第参話 「出雲」の為の〈十時打ち〉

 日本における従来の寝台特急の車体は、「ブルートレイン」という名称が示しているように、濃い〈青〉で、この色は〈夜〉を彷彿させるものであった。

 これに対して、一九九八年七月十日から運行されている「二八五系寝台」、すなわち、日の出を意味する「サンライズ号」は〈朝〉をイメージした、ベージュと赤色という外観になっている。

 そして、その車内は、JRが住宅メーカーと共同で設計し、乗客に〈木の温もり〉を感じさせるような色調で包まれている。


 寝台列車であるサンライズ号における、「瀬戸」の五号車と「出雲」の十二号車は、「ノビノビ座席」という名称のエリアになっていて、それぞれ、二十八座席ずつ用意されている。

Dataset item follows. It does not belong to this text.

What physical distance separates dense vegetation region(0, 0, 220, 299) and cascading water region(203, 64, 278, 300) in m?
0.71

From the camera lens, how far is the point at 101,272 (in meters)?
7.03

 このノビノビ座席は、「座席」という名ではあるものの、足を伸ばして横になれるので、イメージでいうと、ネットカフェのフラットシートに近い。ちなみに、毛布も用意されている。ただし、隣の座席との間に、横の仕切りは無く、プライバシーはほとんどない。だが、頭の部分だけには、仕切り壁と読書灯が備えられており、たしかに、頭部のみとはいえども、この頭部の仕切りが、乗客のパーソナル・スペースを確保してくれているように思われる。

 それより何より着目すべきはコスパの点で、必要なのは、運賃と指定席特急料金だけで、寝台料金は不要なのだ。

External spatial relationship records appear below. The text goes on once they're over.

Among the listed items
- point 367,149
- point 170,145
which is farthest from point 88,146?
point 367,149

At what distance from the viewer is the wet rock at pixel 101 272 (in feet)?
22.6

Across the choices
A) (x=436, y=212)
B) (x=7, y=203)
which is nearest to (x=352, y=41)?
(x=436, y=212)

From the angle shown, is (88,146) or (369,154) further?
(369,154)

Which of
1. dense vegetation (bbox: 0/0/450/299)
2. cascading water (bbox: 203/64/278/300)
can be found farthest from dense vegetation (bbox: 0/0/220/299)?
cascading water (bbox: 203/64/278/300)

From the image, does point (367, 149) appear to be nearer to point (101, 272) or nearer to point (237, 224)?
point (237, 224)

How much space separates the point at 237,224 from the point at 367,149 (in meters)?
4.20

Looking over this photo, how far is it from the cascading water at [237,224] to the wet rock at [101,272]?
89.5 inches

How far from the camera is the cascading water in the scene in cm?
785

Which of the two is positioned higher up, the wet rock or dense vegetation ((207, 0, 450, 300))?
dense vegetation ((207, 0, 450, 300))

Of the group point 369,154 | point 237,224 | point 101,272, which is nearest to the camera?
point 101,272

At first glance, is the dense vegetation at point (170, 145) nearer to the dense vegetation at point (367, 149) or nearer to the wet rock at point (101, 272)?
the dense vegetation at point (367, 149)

 二〇二三年十一月現在、東京〜出雲間の乗車券は〈一二二一〇〉円なのだが、大学生は〈学割〉を使う事ができるので、求めれば、二割引きの〈九七六〇〉円で乗車できる。ただし、これは、いわゆる「通常期」の料金であって、サンライズの運賃は、時期によって変動するので、例えば、「閑散期」が通常期からマイナス二〇〇円、「繁忙期」がプラス二〇〇円、「超繁忙期」がプラス四〇〇円といった具合に変わる。

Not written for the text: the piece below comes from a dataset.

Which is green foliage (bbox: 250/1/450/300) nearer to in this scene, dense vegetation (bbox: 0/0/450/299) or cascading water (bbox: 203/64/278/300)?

 ちなみに、海斗が乗る東京発出雲行きの十一月二十二日水曜日の列車は、祝日の前日出発ゆえに「繁忙期」に当たり、帰りの二十九日の列車は普通の木曜日なので、「通常期」に分類されており、結果、学割を使った場合、繁忙期の行きが〈九九六〇円〉、帰りが通常期で〈九七六〇〉円、合計〈一九七二〇〉円となる。


 実は、交通費をさらに安く済ませる方法もある。

 JRでは、片道六〇〇キロメートルを越えた地を往復する場合、一〇パーセントの割引が適用され、当然、約九五〇キロの東京〜出雲市間は往復割引が適用される。ただし、往復割引には有効期間があって、東京〜出雲の場合、それは十二日間である。

 海斗の出雲独り旅は八泊九日の予定なので、学割に加え、この往復割引の恩恵にも預かれる次第なのである。


 割引の計算方法は、通常運賃を往復割引した後、学割を適応する。

 すなわち、東京〜出雲往復運賃〈二四四二〇〉の一割引が〈二一九七八〉、ここからさらに、二割の学割で〈一七五八二〉となるが、十円未満は切り捨てなので、運賃は〈一七五八〇〉円となる。

 新暦の十一月末に東京〜出雲を往復する海斗の場合、行きの繁忙期の料金、〈二〇〇〉円がここに加算され、結果、〈一七七八〇〉円となるのだが、これは、何の割引も受けずに往復した場合に比べて、〈六八四〇〉円も安くなる計算だ。

 ただし、割引は、特急料金や指定席料金、そして寝台料金には適応されない。

 東京〜出雲の特急料金は往復六六〇〇円なので、運賃プラス特急券で〈二四三八〇〉円、これが、学生がサンライズ出雲の往復に要する最低必要経費となる。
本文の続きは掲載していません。